Doha, Qatar: Hamad Bin Khalifa University Press launched the first of a series of three literary workshops on March 26th, 2017, as a part of its community outreach campaign to help promote local literature, literacy, discovery, scholarship and learning.
The workshop, which was led by the Arabic Editor at HBKU Press, Jameela Sultan Almass Aljassem, was held in the Student Center at Education City and included around teachers, librarians and academic coordinators from schools across Qatar. The theme, Tell me a Story, explored the art of storytelling and how to choose books for children that address sensitive issues and emotions, modelled after children’s books published by HBKU Press.

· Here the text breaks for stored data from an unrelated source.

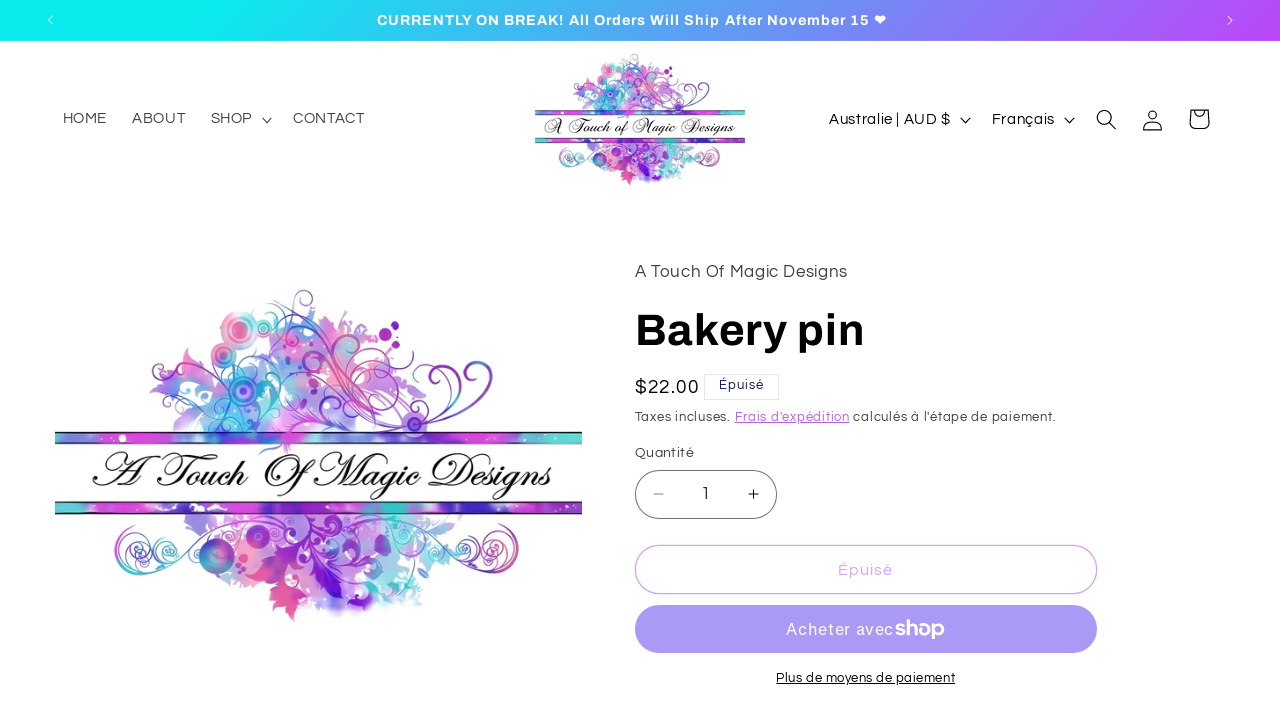

--- FILE ---
content_type: application/x-javascript
request_url: https://app.sealsubscriptions.com/shopify/public/status/shop/atouchofmagicdesigns.myshopify.com.js?1766287393
body_size: -121
content:
var sealsubscriptions_settings_updated='1745738060c';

“Books are published for two different reasons: to entertain and/or to inform,” explains Aljassem. “It’s easy for teachers and librarians and coordinators to choose books that will entertain their students; but how do you choose the right book to explain, for example, a death in the family? Or the immeasurable bonds of family?
“The goal of this workshop is to provide these administrators with the tools they need to be able to identify the power that literature has in informing and opening up a dialogue with children about sensitive issues.”

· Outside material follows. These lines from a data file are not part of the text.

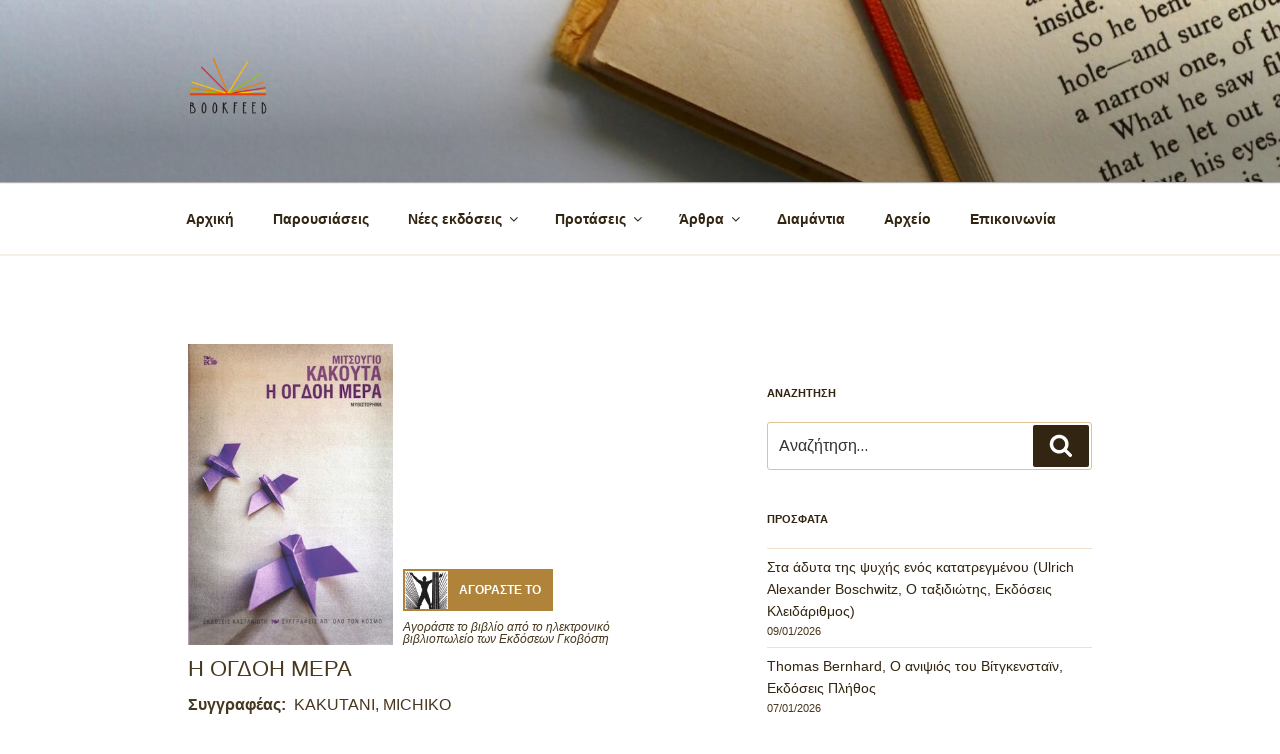

--- FILE ---
content_type: text/html; charset=utf-8
request_url: https://www.google.com/recaptcha/api2/aframe
body_size: 266
content:
<!DOCTYPE HTML><html><head><meta http-equiv="content-type" content="text/html; charset=UTF-8"></head><body><script nonce="W7xeHhEXbpUC5-5IiNINNg">/** Anti-fraud and anti-abuse applications only. See google.com/recaptcha */ try{var clients={'sodar':'https://pagead2.googlesyndication.com/pagead/sodar?'};window.addEventListener("message",function(a){try{if(a.source===window.parent){var b=JSON.parse(a.data);var c=clients[b['id']];if(c){var d=document.createElement('img');d.src=c+b['params']+'&rc='+(localStorage.getItem("rc::a")?sessionStorage.getItem("rc::b"):"");window.document.body.appendChild(d);sessionStorage.setItem("rc::e",parseInt(sessionStorage.getItem("rc::e")||0)+1);localStorage.setItem("rc::h",'1768700063001');}}}catch(b){}});window.parent.postMessage("_grecaptcha_ready", "*");}catch(b){}</script></body></html>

According to Aljassem, the three criteria to consider when choosing literature that helps inform children include the age group, the content level and the physicality of the book.
First and foremost, it helps to know the audience that you are targeting and understand their comprehension level. Books should be chosen as per a certain age group’s level of mental comprehension which will be reflected in the language and picture choice.
Aligning the age group of the book to the target audience will help with the next point which is content choice. The best books can relay messages to children clearly while inspiring them to identify and question concepts and lessons learned. If a story has the child asking questions about the plotline or characters, chances are it is too complex.
Finally, the physicality of the book is almost as important as the content and age group. For younger children, sturdy, cardboard books provide children will limited dexterity the ability to grasp the book by themselves; while older children will manage just fine with thinner paper and paperback covers.
In addition to these criteria, Aljassem went on to detail how the actual storytelling also affects a child’s comprehension of and interest in a book. The idea is that the storyteller can use different tactics to engage a child, like changing their voice for different characters or varying volume levels, intonation, pitch and enthusiasm to reflect the mood of the story. Aljassem provided examples of how books published by HBKU Press meet these criteria and are able to tackle difficult issues for children in a sensitive, yet informative way and explained how one could vary the presentation of each story to be as effective as possible.
Among many HBKU Press children’s titles, La ya Tarek’s shows children that a mother’s love has no bounds; Ana w Mah sensitively explores how to deal with the loss of a loved one; and Khayal Manal challenges the perception of children with disabilities. Each book is a shining example of how children’s literature, when done right, can inform their audience about issues that are otherwise difficult to verbalize and comprehend for young children.
Majida Mustafa Al Waraq, an Early Childhood Educator from Al Israa Primary Independent School for Girls, attended the conference in the hopes of learning how to deal with the various types of students in her class when it came to storytelling.
“I came to this workshop to get ideas about how to tell a story in and interesting and engaging way,” Al Waraq explains. “Not all of my students are interested in reading or listening to stories: some of them tend to be more visual, others like to listen, and some are very active and like the story to be acted out in order for them to be engaged. I came here in the hopes that I could get some ideas on how to continuously engage the different types of students in my class.”
Many other attendees shared the same reasoning for attending the workshop. Al Waraq’s colleague, Aisha al Mansouri, a second grade teacher of Arabic literature positively praised the outcome of the workshop on all different levels.
“It was a very beneficial and enjoyable workshop. I learned how a story should be chosen and told to certain age groups, and how to determine what stories work for what age groups” she explains. “Not only that, the workshop was presented very well. Rather than simply reading off of slides, the presenter was very engaging which kept the audience interested for the whole session. I learned a lot and I am glad that I came. I look forward to the next in this series of workshops.”